Office Door Politics

I recently finished my first year of graduate school. It had been some time since I had traversed the halls of academia. But in traversing those halls—particularly the halls housing offices of various professors, lecturers and teaching assistants—I noticed that a fair number of those doors were festooned with political cartoons, articles, and slogans.

I think politicizing one’s office door is completely inappropriate, at least at a university.

My view on this has nothing to do with the politics of the “posters." Rather, I am more concerned that the“posting” instructors seem to have forgotten what their primary function is: to educate, help, and nurture their students—not indulge publicly (and thus professionally) in personal political crusades. They would also do well to remember that some of their students might not share their political views. Finally, they would do well to remember that maybe, just maybe, some of the overtly political statements plastered on their office doors might intimidate some of their students, which is the last thing that should happen in a university environment.

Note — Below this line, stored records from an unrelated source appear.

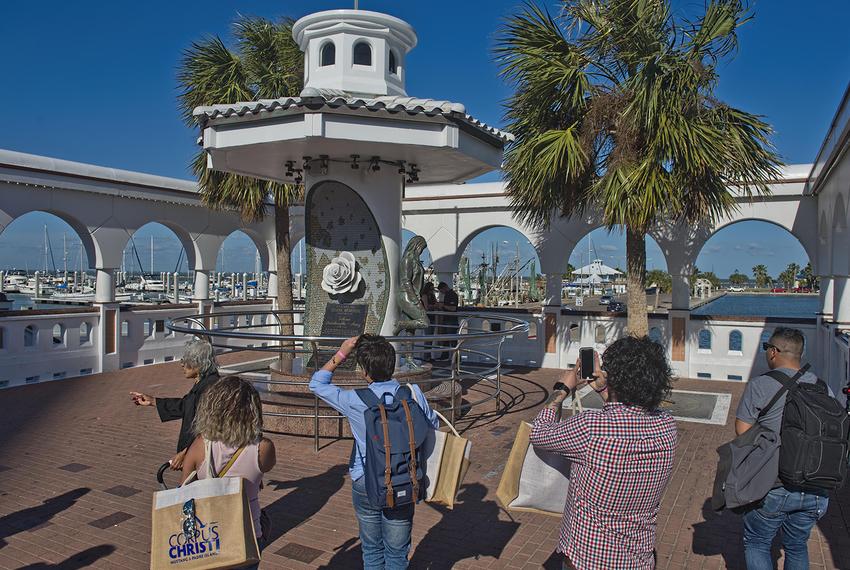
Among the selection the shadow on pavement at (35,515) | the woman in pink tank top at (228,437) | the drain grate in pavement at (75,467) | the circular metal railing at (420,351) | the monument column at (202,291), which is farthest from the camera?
the monument column at (202,291)

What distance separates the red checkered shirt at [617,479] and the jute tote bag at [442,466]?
771mm

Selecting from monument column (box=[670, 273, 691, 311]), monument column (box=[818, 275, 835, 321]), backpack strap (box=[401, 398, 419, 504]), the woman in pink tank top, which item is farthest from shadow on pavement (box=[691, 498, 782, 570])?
monument column (box=[818, 275, 835, 321])

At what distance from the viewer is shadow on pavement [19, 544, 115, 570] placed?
14.5ft

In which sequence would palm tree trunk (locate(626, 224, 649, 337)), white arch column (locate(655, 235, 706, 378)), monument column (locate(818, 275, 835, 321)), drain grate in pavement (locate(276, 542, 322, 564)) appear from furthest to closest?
white arch column (locate(655, 235, 706, 378)) → monument column (locate(818, 275, 835, 321)) → palm tree trunk (locate(626, 224, 649, 337)) → drain grate in pavement (locate(276, 542, 322, 564))

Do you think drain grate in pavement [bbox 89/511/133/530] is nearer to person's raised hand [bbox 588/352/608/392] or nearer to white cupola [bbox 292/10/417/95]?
person's raised hand [bbox 588/352/608/392]

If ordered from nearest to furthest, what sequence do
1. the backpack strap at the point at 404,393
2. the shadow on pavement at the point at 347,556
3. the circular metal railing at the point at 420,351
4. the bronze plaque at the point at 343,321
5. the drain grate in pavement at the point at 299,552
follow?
the backpack strap at the point at 404,393, the shadow on pavement at the point at 347,556, the drain grate in pavement at the point at 299,552, the circular metal railing at the point at 420,351, the bronze plaque at the point at 343,321

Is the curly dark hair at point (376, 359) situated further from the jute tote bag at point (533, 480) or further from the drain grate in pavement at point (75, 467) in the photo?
the drain grate in pavement at point (75, 467)

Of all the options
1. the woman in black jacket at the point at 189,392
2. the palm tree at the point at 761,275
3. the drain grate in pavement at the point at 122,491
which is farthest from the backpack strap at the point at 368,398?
the palm tree at the point at 761,275

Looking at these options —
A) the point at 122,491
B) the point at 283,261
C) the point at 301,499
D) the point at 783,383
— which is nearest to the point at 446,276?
the point at 283,261

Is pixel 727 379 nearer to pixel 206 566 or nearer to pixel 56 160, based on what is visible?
pixel 206 566

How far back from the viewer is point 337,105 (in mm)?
7363

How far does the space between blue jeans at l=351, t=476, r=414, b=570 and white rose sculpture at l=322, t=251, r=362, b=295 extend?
5730 mm

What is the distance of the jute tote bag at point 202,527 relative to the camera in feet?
9.01

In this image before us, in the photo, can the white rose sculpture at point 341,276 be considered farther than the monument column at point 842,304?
No
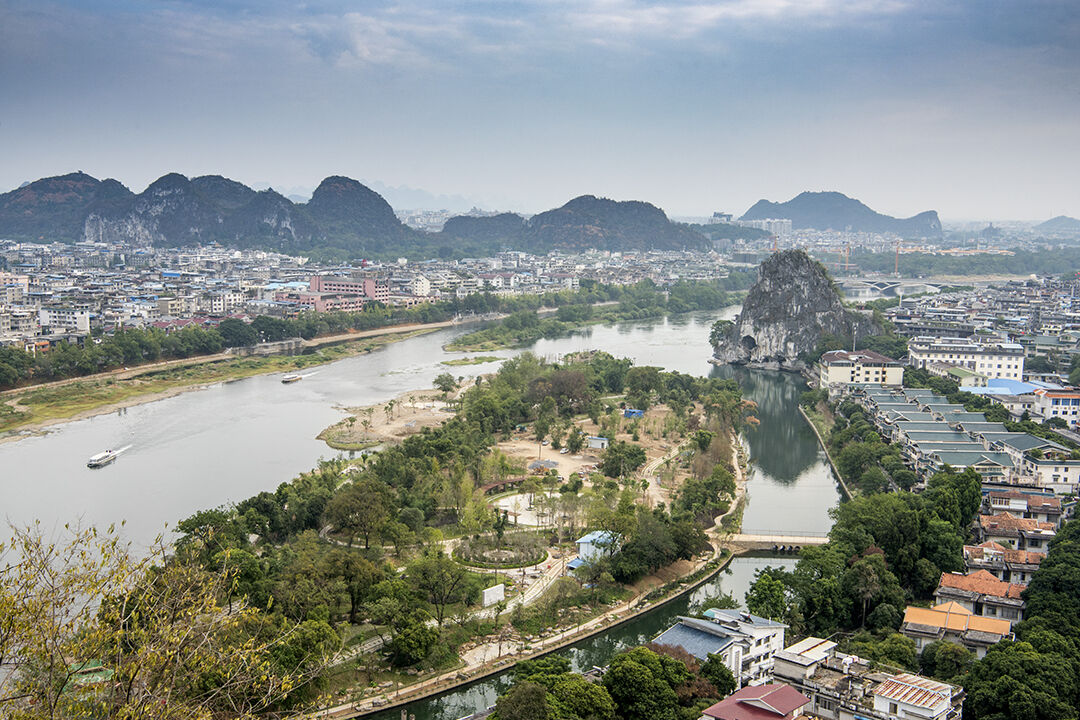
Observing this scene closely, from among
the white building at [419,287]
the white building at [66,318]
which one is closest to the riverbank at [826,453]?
the white building at [66,318]

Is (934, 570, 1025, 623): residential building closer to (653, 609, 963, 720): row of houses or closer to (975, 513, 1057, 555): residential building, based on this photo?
(975, 513, 1057, 555): residential building

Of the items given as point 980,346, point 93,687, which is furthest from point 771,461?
point 93,687

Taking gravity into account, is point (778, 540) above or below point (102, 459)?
below

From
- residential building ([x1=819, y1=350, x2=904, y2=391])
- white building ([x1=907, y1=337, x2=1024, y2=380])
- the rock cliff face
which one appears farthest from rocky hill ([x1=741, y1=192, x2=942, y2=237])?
residential building ([x1=819, y1=350, x2=904, y2=391])

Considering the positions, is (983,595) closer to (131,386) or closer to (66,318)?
(131,386)

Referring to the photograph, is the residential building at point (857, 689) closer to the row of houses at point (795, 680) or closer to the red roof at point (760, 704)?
the row of houses at point (795, 680)

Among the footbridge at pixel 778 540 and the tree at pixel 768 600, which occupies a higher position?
the tree at pixel 768 600

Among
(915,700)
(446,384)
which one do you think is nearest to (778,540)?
(915,700)
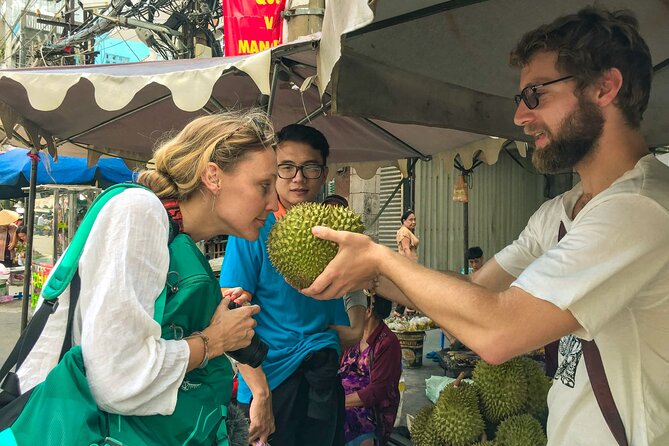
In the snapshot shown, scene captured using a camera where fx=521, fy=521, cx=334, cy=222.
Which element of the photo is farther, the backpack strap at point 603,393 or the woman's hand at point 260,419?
the woman's hand at point 260,419

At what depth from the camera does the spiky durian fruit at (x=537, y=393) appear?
121 inches

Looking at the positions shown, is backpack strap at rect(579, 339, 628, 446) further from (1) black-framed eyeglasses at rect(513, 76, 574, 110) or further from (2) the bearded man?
(1) black-framed eyeglasses at rect(513, 76, 574, 110)

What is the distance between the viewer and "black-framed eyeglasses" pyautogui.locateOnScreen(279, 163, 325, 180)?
8.15 feet

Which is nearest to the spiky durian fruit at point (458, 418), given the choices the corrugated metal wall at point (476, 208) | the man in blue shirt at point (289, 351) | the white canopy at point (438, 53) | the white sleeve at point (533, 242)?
the man in blue shirt at point (289, 351)

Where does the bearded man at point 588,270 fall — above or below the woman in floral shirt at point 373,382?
above

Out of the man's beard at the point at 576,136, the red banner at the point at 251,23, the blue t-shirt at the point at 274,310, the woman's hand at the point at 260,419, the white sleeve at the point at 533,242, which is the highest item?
the red banner at the point at 251,23

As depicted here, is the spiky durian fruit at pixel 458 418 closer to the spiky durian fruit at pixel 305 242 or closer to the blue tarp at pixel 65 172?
the spiky durian fruit at pixel 305 242

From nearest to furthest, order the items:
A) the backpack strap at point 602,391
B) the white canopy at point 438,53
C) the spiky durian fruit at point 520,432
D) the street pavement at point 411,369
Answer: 1. the backpack strap at point 602,391
2. the white canopy at point 438,53
3. the spiky durian fruit at point 520,432
4. the street pavement at point 411,369

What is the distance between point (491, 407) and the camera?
10.1ft

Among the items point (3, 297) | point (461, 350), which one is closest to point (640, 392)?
point (461, 350)

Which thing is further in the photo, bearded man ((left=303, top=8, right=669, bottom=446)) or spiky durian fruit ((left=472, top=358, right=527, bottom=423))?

In the humanities departments we deal with current events, politics and other subjective topics. For argument’s sake, let’s say Professor Schmo is an ultra conservative professor (I know, a conservative professor in the humanities sounds like an oxymoron, but let’s just pretend …), and that the stuff hanging on his office door makes it abundantly clear where he stands. Let’s also imagine that Professor Schmo has tasked his students to write a paper analyzing the pros and cons of the recent war in Iraq.

Next, imagine a young freshman, 18 years old, holds views that are critical of that war. This freshman wants to consult with Professor Schmo about her paper, but upon knocking on Schmo’s office door, the young nervous freshman is bombarded with Professor Schmo’s strident views, views that are completely at odds with her own.

She finds herself intimidated before she’s even opened her mouth. She worries that she might be ridiculed because of her views. She begins to question her ability to develop sophisticated opinions on important, complex issues. After all, the sage professor—who seems to know so much about everything, who is far more educated than she is—obviously disagrees with her, so maybe she is wrong and he is right? Or, perhaps she worries that the professor may quietly dislike her as a person: she’s liberal and pro-choice; his office door literature makes it clear that he thinks abortion is murder; does he view his pro-choice student as a supporter of baby-murder? She wonders about this. Worse, she wonders if she could be penalized grade-wise because of her dissenting views. Professor Schmo might be professional to a T when it comes to dispassionately grading a student on the merit of their work—and nothing else—but if the student doesn’t know this, and if their mind is filled with all sorts of worries owing to an instructor’s office door literature, then a terrible wrong has been committed.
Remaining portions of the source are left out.